Bruce didn't deign to respond to the vulgarity but instead quietly closed Dick's door as he walked out of the room, leaving Dick alone and in pain from the surgery to remove Joker's bullet from his shoulder.
Goddamn him! He couldn't just give orders and expect to be obeyed as if he were God. Dick was beyond furious and outraged didn't begin to touch it, either. He was stunned, hurt and felt as if everything he'd based his life on for the last ten years had been—what? A waste of time? A mistake? This was, this was…he'd gone too far this time. Dick wasn't a child any more, whether Bruce chose to see him as one or not. He was a young man and one who had done things most people can't even dream about. He could make his own decisions and choices and he was going to, the hell with what Bruce wanted.
"Master Dick, please. I know this morning hasn't gone as you may have wanted, but I beg you; don't make any decisions whilst you're still digesting the events of the past twenty-four hours."
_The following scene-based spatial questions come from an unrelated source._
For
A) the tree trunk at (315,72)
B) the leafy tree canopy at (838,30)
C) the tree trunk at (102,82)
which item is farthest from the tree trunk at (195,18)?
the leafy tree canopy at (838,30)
Dick hadn't even noticed Alfred bringing a tray into the room and wasn't surprised to hear him, as usual, trying to get him top calm down after one of Batman and Robin's blowups. It wasn't like he hadn't gotten enough practice the last couple of years or anything and frankly Dick was flat out tired of the constant arguments.
"It's not fair that you're always in the middle of these things, Alf. I'm sorry about this."
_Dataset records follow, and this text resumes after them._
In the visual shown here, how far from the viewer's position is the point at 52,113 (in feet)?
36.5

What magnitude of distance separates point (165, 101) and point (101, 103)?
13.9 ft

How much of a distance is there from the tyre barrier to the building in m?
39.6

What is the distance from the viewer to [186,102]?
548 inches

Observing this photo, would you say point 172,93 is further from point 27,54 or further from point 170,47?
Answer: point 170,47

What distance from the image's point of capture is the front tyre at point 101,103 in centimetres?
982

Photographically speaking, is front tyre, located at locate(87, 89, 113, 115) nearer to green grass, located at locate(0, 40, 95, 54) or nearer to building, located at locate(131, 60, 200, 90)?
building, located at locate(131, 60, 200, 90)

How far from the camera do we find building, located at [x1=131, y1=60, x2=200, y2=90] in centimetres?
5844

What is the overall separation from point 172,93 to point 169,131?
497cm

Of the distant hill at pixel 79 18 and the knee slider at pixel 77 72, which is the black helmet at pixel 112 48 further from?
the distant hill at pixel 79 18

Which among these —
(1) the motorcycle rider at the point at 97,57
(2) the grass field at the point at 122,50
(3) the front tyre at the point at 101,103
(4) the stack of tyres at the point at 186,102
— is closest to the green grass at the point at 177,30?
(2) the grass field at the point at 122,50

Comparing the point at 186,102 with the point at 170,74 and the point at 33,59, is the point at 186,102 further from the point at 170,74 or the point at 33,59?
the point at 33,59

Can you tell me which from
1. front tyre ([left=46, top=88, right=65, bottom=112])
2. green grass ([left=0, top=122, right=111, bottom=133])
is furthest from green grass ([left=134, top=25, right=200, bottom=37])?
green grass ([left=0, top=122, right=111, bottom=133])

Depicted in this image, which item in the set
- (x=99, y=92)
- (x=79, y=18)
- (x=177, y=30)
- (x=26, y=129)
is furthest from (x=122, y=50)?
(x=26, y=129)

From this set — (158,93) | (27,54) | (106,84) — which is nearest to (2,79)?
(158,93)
Alfred set the tray at the end of the bed, handed Dick a couple of pills and a glass of water. "Sometimes I rather think my role in this house has become similar to that of Switzerland between two warring superpowers, trying to contain things before all Hell breaks loose."
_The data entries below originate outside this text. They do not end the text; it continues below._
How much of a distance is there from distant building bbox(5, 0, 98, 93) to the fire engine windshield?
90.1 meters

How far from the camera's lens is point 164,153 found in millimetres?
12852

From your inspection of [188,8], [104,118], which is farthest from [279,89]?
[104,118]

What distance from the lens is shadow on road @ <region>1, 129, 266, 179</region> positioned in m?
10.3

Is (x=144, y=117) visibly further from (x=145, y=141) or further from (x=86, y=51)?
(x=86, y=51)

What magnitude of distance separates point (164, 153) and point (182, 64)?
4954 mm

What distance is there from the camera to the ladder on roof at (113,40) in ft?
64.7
Dick almost tried a small smile and might well have succeeded if he hadn't been so depressed, angry and in so much pain. "Sometimes you're right, except one of the powers holds most of the cards."
Alfred picked up a cup of soup and handed it to Dick. "Sip that and don't spill it." He spread a large napkin over Dick's chest and the bandages covering his injured shoulder, the massive bruising visible above and below the stark white gauze and tape. "If the play isn't to your liking, you may want to consider changing the game."
"Oh John, just look at him, and that horrid man had the audacity to yell at him and berate him when he's recovering from surgery after being shot! I loathe him, I really do."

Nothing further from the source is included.